Tout se passe comme si cette visite était une insulte, comme s'il y avait une obsession délirante dans le regard porté sur cette visite. La complaisance de la rédaction de Página/12 dans une hostilité figé dans un temps à jamais immobile, l'interprétation systématique en mauvaise part et l'invective au bord de la plume est un phénomène assez troublant pour des démocrates formés aux mœurs politiques européennes, beaucoup plus pacifiques et conciliantes. Mauricio Macri, quant à lui, semble bien s'inscrire dans une dynamique d'évolution des relations politiques à l'intérieur et à l'extérieur.



(1) Si Macri était l'odieux partisan des putschistes qu'un certain nombre de kirchneristes veulent voir en lui, il aurait pu attendre un peu pour inviter un président des Etats-Unis alors que celui-ci se trouve dans la toute dernière année de son dernier mandat.
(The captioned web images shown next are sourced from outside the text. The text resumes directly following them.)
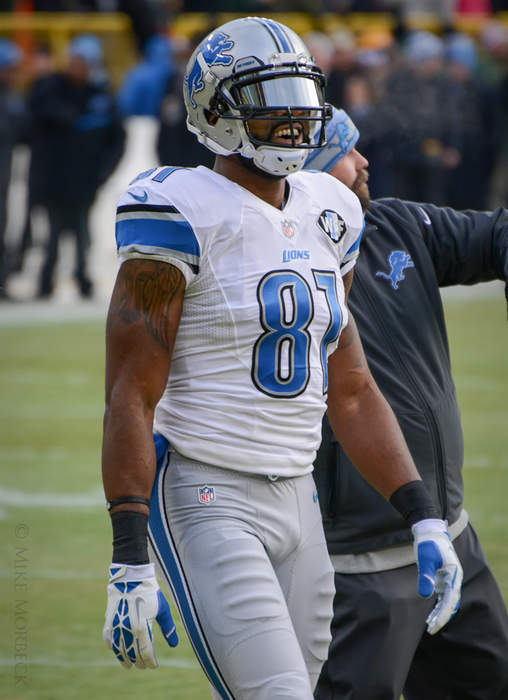 Calvin Johnson Says He Could Be Pro Golfer, 'I Hit More Than My Share Of Shots'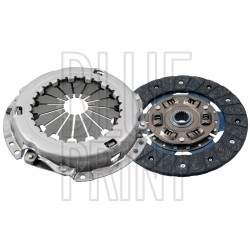 DEBRIYAJ SETI COROLLA 07-19 / 19= / AURIS 07-19 / AVENSIS 09= / 1.6 / MANUEL 6 VITES / RULMANSIZ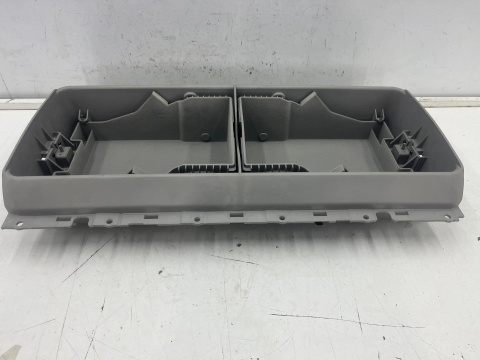 Schowek Opel Zafira B 05-14r. schowek podsufitki Europa 1711829C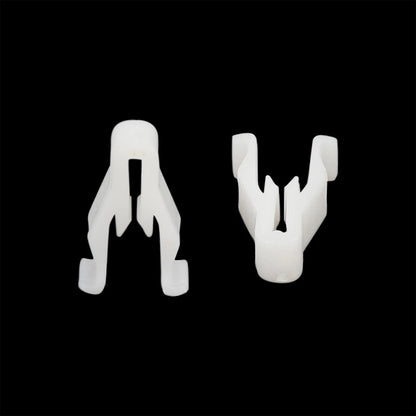 30pcs Switch Bezel Clip for Toyota Lexus (90467-10203)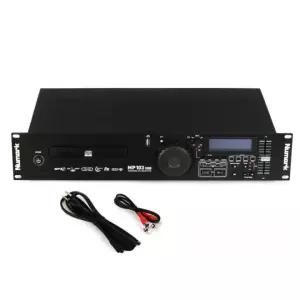 dnp [음향] NUMARK MP103USB/MP-103USB/뉴막 CD플레이어/DJ CD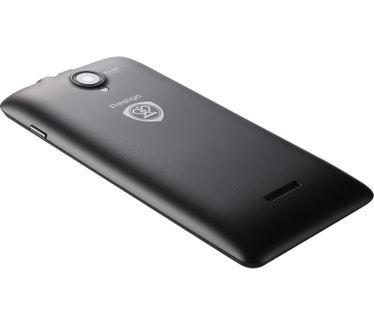 Prestigio 5500 DUO Zwart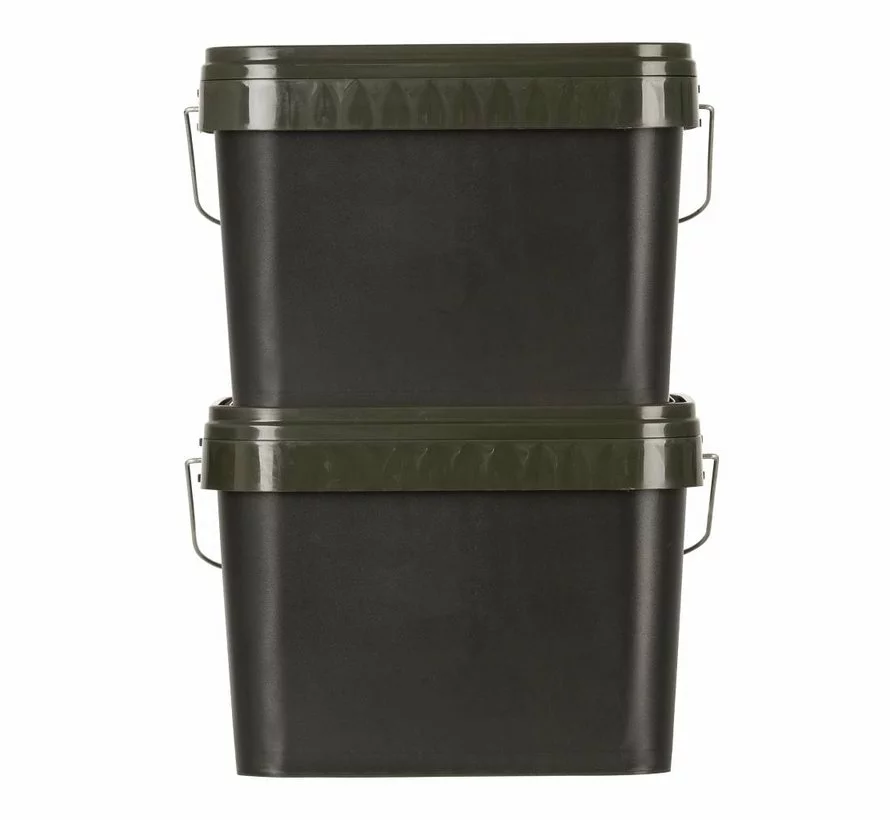 JRC Defender Bait Bucket & Tackle Bag 7 JRC Defender Bait Bucket & Tackle Bag - Afbeelding 5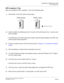 Page 66CHAPTER 4 OPERATION TEST
DPC Loopback Test
NEAX2000 IVS2 Data Interface System Manual    
ND-70924 (E), Issue 1.0   Page 59
DPC Loopback 2 Test
After you complete the DPC Loopback 1 Test, do the following steps.
(1) Set the SW1 on the DPC card as shown below.
(2) Confirm whether the LB02 lamp (for No. 0 circuit) or the LB12 lamp (for No. 1 circuit) on the 
DPC card lights.
 If the LB02 lamp or the LB12 lamp does not light, check the switch settings on the DPC card 
and the system data assignment.
(3)...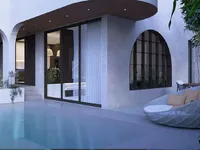 Недвижимость 4 Bedroom Villa For sale in Palodeia, Limassol: 1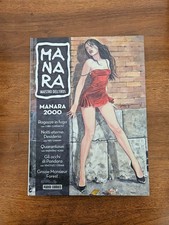 Milo Manara - Maestro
Une brute épaisse comme Donald Trump (Dieu protège le monde de son élection) serait plus proche d'un tel idéal qu'un Barack Obama, avec son histoire personnelle de fils d'Africain et son Obamacare, abomination de la désolation pour un néolibéral à la sauce guerre froide côté Reagan.
(2) Et c'est un problème de démocratie, cette absence de respect de la séparation des pouvoirs, entre pouvoirs national et pouvoir provincial et entre pouvoir exécutif et pouvoir judiciaire, de la part d'organisations qui disent vouloir défendre les droits de l'Homme !
(3) Au bout d'un peu plus de deux mois de pouvoir, il semble assez clair que sa priorité était de dresser un état de la situation institutionnelle et budgétaire aussi fiable que possible, d'éliminer le risque -visiblement bien réel- de sabotage de son action par les militants de son opposition infiltrés assez profondément dans l'appareil de l'Etat, de mettre en place de nouvelles pratiques institutionnelles (ce qui n'était pas une mince affaire) et de faire savoir tout cela au monde pour repartir sur ce qu'il estime être des bases saines et renouer le dialogue avec des partenaires et des créanciers convaincus de la nocivité de la diplomatie argentine, sans pour autant casser ce qui marchait déjà : système social, infrastructures culturelles (y compris celles de l'ex-ESMA), politique scientifique et développement technologique...
(4) Les Argentins fonctionnent en permanence dans l'improvisation. Ils semblent avoir beaucoup de mal à imaginer qu'il n'en va pas ainsi en Europe, au Canada, aux Etats-Unis ou au Japon. On s'en aperçoit quand on travaille concrètement avec des Argentins : il est à peu près impossible de leur faire prendre une décision sur une date avec plus de 15 jours d'avance... Et il faut vraiment le vivre pour le croire !
(5) C'est oublier un peu vite à quel point Cristina Kirchner avait identifié le lieu et l'ensemble du projet à sa personne et qu'il lui fallait se démarquer d'elle pour incarner une autre voie politique crédible dans un contexte d'hostilité idéologique exacerbée, qui continue de se manifester aujourd'hui dans le ton de Página/12 et l'attitude d'un certain nombre de responsables kirchneristes, mais uniquement parmi les plus fanatiques (il y en a déjà qui, au Congrès, ont quitté le bloc FpV, et il en va de même des gouverneurs et des maires dont certains mettent pas mal d'eau dans leur vin).